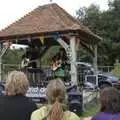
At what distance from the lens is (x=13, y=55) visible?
44906mm

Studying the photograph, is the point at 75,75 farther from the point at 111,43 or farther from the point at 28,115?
the point at 111,43

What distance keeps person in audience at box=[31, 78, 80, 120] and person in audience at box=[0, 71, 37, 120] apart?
0.42 metres

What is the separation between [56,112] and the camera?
177 inches

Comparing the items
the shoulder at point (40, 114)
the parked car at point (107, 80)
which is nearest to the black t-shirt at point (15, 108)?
the shoulder at point (40, 114)

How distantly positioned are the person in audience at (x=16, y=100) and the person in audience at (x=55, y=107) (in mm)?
417

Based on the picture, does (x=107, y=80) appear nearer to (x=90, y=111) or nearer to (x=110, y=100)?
(x=90, y=111)

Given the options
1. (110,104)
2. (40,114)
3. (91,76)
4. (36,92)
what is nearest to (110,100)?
(110,104)

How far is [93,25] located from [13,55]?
34.9ft

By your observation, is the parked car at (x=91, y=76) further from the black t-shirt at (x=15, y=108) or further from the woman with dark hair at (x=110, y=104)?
the woman with dark hair at (x=110, y=104)

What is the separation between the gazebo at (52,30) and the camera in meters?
18.0

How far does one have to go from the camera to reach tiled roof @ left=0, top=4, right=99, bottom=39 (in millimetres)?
18391

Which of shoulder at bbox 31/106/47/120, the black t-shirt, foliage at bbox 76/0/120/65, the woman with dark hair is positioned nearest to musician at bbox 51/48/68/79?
the black t-shirt

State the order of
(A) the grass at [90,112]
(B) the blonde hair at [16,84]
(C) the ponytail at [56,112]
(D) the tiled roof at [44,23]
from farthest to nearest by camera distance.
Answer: (D) the tiled roof at [44,23] < (A) the grass at [90,112] < (B) the blonde hair at [16,84] < (C) the ponytail at [56,112]

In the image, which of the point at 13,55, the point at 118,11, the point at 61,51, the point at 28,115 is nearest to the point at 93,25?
the point at 118,11
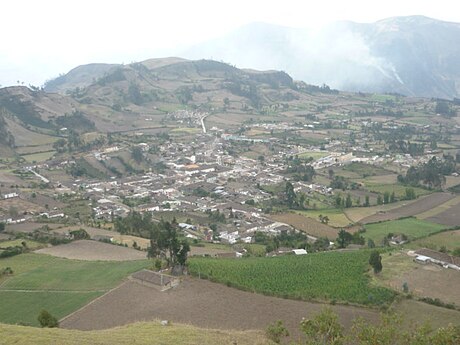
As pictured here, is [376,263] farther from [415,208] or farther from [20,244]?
[20,244]

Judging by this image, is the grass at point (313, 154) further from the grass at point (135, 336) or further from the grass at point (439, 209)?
the grass at point (135, 336)

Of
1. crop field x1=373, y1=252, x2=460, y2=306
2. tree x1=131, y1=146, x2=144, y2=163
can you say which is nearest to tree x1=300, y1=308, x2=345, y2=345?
crop field x1=373, y1=252, x2=460, y2=306

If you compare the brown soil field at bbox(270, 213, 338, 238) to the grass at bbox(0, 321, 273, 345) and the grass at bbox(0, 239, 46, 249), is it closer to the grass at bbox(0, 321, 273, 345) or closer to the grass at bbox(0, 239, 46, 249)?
the grass at bbox(0, 239, 46, 249)

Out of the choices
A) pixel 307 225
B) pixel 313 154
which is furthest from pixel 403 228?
pixel 313 154

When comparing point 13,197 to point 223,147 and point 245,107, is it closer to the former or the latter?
point 223,147

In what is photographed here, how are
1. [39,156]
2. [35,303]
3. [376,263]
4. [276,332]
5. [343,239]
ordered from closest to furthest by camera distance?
[276,332] < [35,303] < [376,263] < [343,239] < [39,156]

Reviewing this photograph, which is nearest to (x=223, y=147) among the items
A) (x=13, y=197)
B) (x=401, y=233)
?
(x=13, y=197)

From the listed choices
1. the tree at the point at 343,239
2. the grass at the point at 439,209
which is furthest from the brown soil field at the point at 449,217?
the tree at the point at 343,239
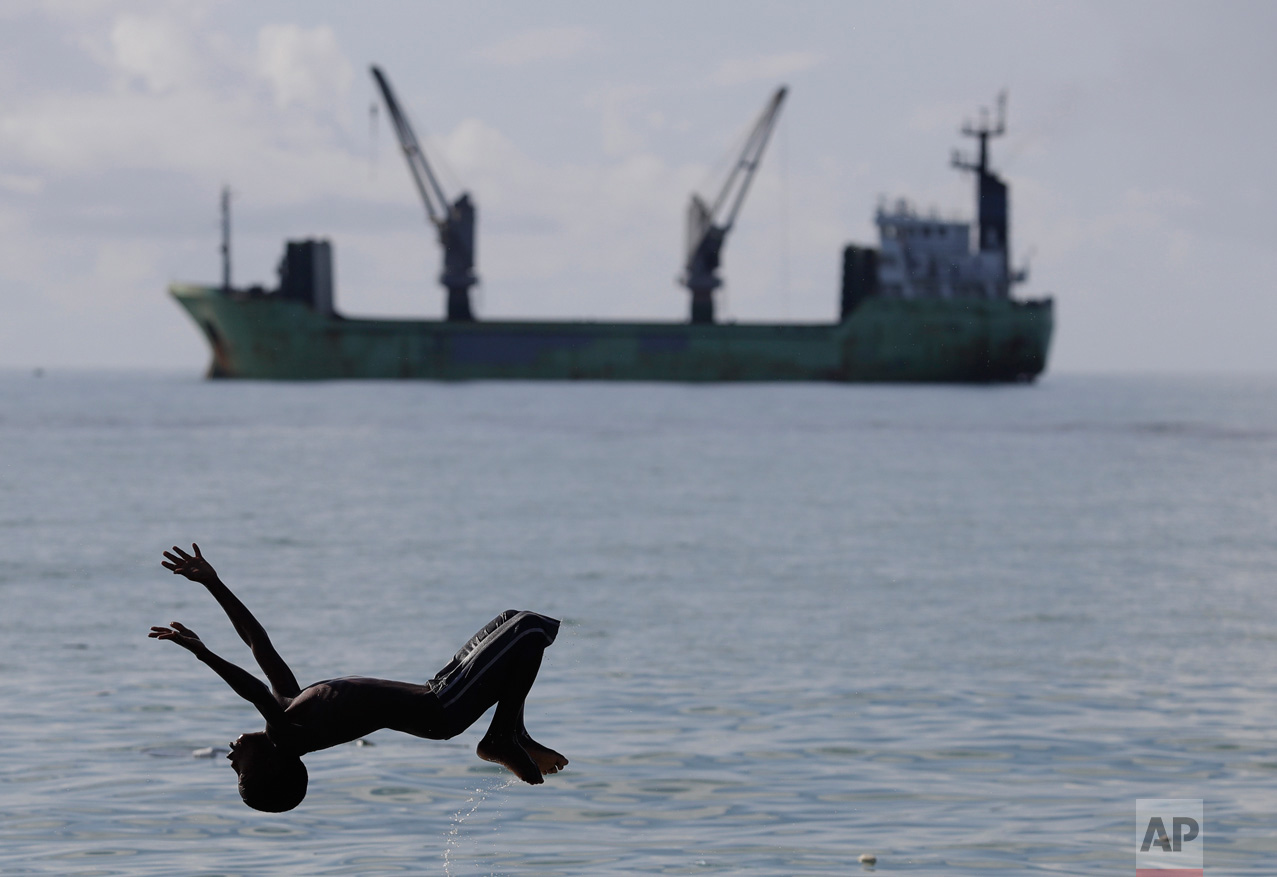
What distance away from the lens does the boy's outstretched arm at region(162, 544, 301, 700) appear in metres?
5.38

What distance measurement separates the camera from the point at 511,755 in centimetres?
582

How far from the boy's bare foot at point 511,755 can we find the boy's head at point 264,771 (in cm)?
69

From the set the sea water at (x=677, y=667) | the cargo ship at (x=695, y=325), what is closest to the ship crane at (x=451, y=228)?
the cargo ship at (x=695, y=325)

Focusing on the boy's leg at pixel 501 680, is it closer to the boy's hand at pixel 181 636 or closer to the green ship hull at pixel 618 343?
the boy's hand at pixel 181 636

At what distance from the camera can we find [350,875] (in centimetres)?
963

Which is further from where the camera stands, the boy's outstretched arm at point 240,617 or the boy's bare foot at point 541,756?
the boy's bare foot at point 541,756

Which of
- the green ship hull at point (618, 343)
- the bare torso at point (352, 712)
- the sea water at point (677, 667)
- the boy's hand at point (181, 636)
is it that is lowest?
the sea water at point (677, 667)

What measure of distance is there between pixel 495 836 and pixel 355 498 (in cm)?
3365

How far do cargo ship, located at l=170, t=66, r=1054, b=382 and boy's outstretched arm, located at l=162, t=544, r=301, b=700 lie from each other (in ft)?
367

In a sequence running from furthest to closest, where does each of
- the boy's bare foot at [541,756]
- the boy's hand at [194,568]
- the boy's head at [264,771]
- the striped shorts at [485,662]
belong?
the boy's bare foot at [541,756]
the boy's head at [264,771]
the striped shorts at [485,662]
the boy's hand at [194,568]

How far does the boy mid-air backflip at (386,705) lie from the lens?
5.57 meters

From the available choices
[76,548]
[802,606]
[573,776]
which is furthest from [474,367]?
[573,776]

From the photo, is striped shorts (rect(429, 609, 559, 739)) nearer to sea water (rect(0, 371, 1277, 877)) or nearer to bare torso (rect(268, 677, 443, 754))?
bare torso (rect(268, 677, 443, 754))

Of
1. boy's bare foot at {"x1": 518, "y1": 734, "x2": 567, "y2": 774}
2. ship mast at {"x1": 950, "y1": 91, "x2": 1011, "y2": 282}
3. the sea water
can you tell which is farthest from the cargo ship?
boy's bare foot at {"x1": 518, "y1": 734, "x2": 567, "y2": 774}
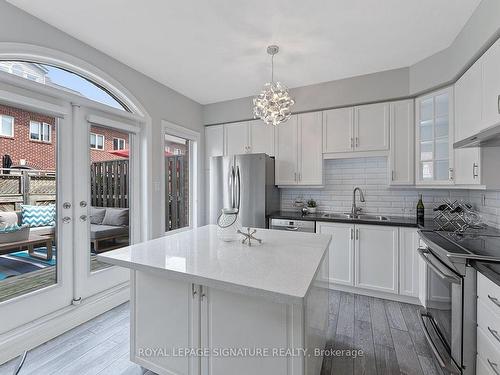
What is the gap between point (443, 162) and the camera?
2.57 metres

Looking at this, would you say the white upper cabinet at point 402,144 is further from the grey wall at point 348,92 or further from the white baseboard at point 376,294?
the white baseboard at point 376,294

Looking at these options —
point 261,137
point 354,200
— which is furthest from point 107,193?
point 354,200

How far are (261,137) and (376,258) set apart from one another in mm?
2263

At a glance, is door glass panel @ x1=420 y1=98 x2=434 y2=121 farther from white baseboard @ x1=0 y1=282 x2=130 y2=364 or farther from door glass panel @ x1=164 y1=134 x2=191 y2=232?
white baseboard @ x1=0 y1=282 x2=130 y2=364

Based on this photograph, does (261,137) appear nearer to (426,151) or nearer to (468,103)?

• [Requirements]: Copy only this, please: the line with "From the photo, is" and every line after it through the end of the data, with no pictures.

• [Finished task]:
From the photo, is striped shorts (rect(429, 609, 559, 739)) nearer to sea water (rect(0, 371, 1277, 877)) or nearer to bare torso (rect(268, 677, 443, 754))?
bare torso (rect(268, 677, 443, 754))

Of
1. boy's bare foot at {"x1": 518, "y1": 734, "x2": 567, "y2": 774}
2. ship mast at {"x1": 950, "y1": 91, "x2": 1011, "y2": 282}
3. the sea water
can you tell which is farthest from the cargo ship?
boy's bare foot at {"x1": 518, "y1": 734, "x2": 567, "y2": 774}
What is the gap between point (443, 162) and the camera?
2.57 metres

Looking at this, would you say the white upper cabinet at point 402,144 is further from the grey wall at point 348,92 or further from the white baseboard at point 376,294?
the white baseboard at point 376,294

Looking at these options —
point 261,137
point 354,200
— which is furthest from point 107,193?
point 354,200

How far are (261,137) and (376,258) set apart from one another in mm?
2263

At a glance, is door glass panel @ x1=420 y1=98 x2=434 y2=121 farther from white baseboard @ x1=0 y1=282 x2=130 y2=364 or farther from door glass panel @ x1=164 y1=134 x2=191 y2=232?
white baseboard @ x1=0 y1=282 x2=130 y2=364

Based on this photograph, does (261,137) appear nearer to (426,151) or nearer to (468,103)?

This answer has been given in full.